I must mention one point which was referred to but not greatly insisted on by the Appellant, viz.: that the Defendants have no interest at all in this water; that the rights on which they found their defence belong to their mother (who is not a party to the action), and not to them. There was no reference to this in the judgment of the District Court. The evidence for the defence shows that the land and the water rights in respect of which the defence is set up are registered in the name of the Defendants' mother, but that the Defendants are in possession of them with their mother's consent, and therefore whatever rights their mother has with regard to this water the Defendants are entitled to rely on as against the Plaintiff in this action. [22]

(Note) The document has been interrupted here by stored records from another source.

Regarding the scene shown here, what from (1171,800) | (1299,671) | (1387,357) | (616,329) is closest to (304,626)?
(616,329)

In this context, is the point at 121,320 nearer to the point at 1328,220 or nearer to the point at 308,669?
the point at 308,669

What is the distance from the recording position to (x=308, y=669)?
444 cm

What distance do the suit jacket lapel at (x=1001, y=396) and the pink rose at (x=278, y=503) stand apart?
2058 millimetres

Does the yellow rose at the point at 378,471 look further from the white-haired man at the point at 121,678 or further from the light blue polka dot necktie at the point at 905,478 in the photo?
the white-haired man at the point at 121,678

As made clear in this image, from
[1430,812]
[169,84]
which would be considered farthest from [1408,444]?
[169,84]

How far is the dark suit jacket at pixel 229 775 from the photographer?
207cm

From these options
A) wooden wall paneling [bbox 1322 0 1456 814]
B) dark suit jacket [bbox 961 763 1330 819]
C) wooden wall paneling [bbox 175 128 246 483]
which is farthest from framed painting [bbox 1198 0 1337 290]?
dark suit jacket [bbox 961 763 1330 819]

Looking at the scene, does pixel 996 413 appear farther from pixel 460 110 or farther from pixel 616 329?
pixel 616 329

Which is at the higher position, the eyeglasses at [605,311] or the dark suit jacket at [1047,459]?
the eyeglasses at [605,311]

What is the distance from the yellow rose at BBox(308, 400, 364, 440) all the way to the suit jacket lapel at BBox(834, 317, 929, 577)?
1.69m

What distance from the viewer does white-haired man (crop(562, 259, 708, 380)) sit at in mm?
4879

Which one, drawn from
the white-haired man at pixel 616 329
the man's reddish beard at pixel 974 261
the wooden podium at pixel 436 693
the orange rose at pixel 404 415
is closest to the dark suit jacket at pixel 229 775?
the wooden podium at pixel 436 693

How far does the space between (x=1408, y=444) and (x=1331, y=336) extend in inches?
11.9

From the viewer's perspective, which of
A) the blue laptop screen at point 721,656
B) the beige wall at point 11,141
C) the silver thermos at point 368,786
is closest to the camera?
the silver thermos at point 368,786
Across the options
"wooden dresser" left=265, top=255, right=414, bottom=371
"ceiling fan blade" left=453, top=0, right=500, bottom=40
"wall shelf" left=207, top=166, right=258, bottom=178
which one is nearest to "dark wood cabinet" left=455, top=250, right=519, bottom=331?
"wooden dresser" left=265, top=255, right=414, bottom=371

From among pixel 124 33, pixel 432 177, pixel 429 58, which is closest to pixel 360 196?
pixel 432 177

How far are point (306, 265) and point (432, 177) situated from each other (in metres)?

TYSER J.: I find no reason to differ from the Court below on any finding of fact.

The finding on the 4th issue is that from time immemorial the water has been allowed to flow into the tank and has then been distributed.

The Plaintiff now claims to take the water before it reaches the tank and to use it for irrigating land which cannot be irrigated from the tank. But in disputes about irrigating land consideration is paid only to ab antiquo user (Land Code, Sec. 124).

Therefore the Plaintiffs cannot use the water in the way they claim and which is not in accordance with ab antiquo user.

Moreover these lands cannot have a right of irrigation from the stream because while following the immemorial user, i.e., when the water flows into the tank, they could not be irrigated.

Therefore by Sec. 1269 of the Mejelle the Plaintiff was not entitled to send his turn into these lands.

The contention of the Plaintiff that Sec. 1269 only applies to rivers and does not apply to such a stream as this is clearly without foundation when the Turkish text is looked at.

Therefore as joint owners the Defendants are entitled to prevent the Plaintiff from so using the water and no injunction should be granted.

The Court therefore was right in refusing the injunction which was the part of the judgment complained of and the appeal must be dismissed with costs.